TABLE 4 primer sequences

Example 7: screening effective UHRF1-siRNA and MTT method for detecting influence of UHRF1-siRNA on RPMI-8266 cells

In order to screen the most efficient UHRF1-siRNA sequences, three siRNA sequences were synthesized in this patent, UHRF1-siRNA- #1/- #2/- #3, respectively, and the sequences are shown in Table 5:

TABLE 5 siRNA sequences

3 100nM UHRF1-siRNA sequences were transfected with lipofectamine 3000 into RPMI-8266, MM.1S cells and tested 48h later for UHRF1 mRNA and protein expression levels.

Results are shown in fig. 13, and results of detecting UHRF1 mRNA by qPCR show that 3 UHRF 1-sirnas can inhibit the expression of UHRF1 mRNA with significant difference (fig. 13A), but UHRF1-siRNA- #2 can significantly reduce the expression level of UHRF1 protein in two cells (fig. 13B).

In order to study the effect of targeted inhibition on the proliferation capacity of MM cells after UHRF1 expression, UHRF1-siRNA is transfected into RPMI-8266and MM.1S cells, and the relative cell activity is detected by an MTT method after 48 h.

As shown in FIG. 14, after 100nM UHRF1-siRNA acted on RPMI-8266and MM.1S cells for 48h, the cell activity of UHRF1-siRNA #2 treated group was significantly inhibited compared with NC-siRNA by MTT assay. These results indicate that inhibition of UHRF1 expression inhibits the proliferation of MM cells.
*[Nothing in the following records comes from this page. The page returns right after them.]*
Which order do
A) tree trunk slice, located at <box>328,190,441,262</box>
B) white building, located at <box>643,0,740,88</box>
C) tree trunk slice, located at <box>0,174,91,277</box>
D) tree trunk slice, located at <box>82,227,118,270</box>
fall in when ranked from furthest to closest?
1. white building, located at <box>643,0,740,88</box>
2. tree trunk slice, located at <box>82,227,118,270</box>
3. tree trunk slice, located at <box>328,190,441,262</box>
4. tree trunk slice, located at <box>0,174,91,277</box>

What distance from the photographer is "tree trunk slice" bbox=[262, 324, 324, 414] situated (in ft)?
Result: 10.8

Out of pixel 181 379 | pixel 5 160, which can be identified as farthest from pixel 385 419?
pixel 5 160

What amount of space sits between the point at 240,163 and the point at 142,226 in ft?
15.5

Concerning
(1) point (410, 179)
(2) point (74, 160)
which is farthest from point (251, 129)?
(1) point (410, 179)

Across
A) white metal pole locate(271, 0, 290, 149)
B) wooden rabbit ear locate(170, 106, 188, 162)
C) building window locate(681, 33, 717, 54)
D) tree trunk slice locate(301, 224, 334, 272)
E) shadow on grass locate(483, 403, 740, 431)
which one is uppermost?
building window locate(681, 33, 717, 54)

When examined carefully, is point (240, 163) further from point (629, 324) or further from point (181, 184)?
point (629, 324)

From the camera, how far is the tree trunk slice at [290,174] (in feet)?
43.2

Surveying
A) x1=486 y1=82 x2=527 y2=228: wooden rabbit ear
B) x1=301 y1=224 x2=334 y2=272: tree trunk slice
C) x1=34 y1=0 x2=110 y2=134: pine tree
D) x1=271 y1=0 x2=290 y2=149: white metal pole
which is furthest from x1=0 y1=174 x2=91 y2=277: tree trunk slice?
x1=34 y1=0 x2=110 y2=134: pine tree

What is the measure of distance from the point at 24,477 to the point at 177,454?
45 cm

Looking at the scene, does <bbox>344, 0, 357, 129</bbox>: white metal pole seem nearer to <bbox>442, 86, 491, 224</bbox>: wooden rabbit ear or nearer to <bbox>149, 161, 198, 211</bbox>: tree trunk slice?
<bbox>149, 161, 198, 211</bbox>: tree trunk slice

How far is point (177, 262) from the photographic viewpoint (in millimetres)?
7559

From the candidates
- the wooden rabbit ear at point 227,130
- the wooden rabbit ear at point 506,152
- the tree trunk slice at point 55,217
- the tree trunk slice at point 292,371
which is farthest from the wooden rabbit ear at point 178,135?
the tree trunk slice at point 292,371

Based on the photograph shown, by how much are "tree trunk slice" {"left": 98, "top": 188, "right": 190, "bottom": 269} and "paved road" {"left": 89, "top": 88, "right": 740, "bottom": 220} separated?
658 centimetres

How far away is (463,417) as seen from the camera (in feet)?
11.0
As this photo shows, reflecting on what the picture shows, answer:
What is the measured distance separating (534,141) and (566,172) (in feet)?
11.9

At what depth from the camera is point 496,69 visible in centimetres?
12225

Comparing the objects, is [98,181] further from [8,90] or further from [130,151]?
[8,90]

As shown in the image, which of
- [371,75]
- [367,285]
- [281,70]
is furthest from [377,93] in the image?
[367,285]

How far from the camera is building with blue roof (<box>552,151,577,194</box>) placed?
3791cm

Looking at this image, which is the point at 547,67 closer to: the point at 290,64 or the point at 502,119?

Example 8: colony experiment to examine the effect of UHRF1-siRNA on the Colony formation of RPMI-8266 cells

To further study the effect of siRNA targeting inhibition of UHRF1 expression level on clonogenic capacity of MM cells, this patent examined colony formation after treating RPMI-8266, MM.1S cells with 100nM UHRF1-siRNA # 2.

The results are shown in FIG. 15 below. Compared with the NC-siRNA treated group, the UHRF1-siRNA treated group has obviously fewer clones formed by RPMI-8266and MM.1S cells, and the sizes of the formed clones are also obviously smaller and have obvious difference (P < 0.05).

Example 9: MTT method for detecting influence of UHRF1-siRNA #2 on berberine effect RPMI-8266 cell drug sensitivity

In order to further study the influence of RPMI-8266and MM.1S cells on berberine drug sensitivity after siRNA targeted inhibition of UHRF1, UHRF1-siRNA #2 with the concentration of 100nM is respectively combined with 25 and 50 mu M berberine to act on the RPMI-8266 cells, and after 48h, the activity of the RPMI-8266 cells under the action of 25 and 50 mu M berberine is found to be inhibited through detection and calculation, and compared with a random control group under the action of berberine, a significant difference (P <0.05) is shown (figure 16), which shows that the influence of berberine on the activity of the RPMI-8266 cells is partially dependent on the intracellular expression level of UHRF1, and the drug sensitivity of the RPMI-8266and MM.1S cells on berberine is weakened after UHRF1-siRNA #2 targeted inhibition of UHRF 1.

Example 10: MTT method for detecting influence of over-expression of UHRF1 on drug sensitivity of berberine acting RPMI-8266 cells

In order to research the effect of UHRF1 overexpression on RPMI-8266and MM.1S cell proliferation capacity, UHRF1 lentiviral vectors (the structure is shown in figure 17) purchased from Guangzhou Funeng Gene Co., Ltd and empty vector lentiviral particles are utilized to construct RPMI-8266and MM.1S cells for stably expressing UHRF1, puromycin screening is carried out, and cell extraction proteins are collected to detect the expression level of UHRF1 proteins.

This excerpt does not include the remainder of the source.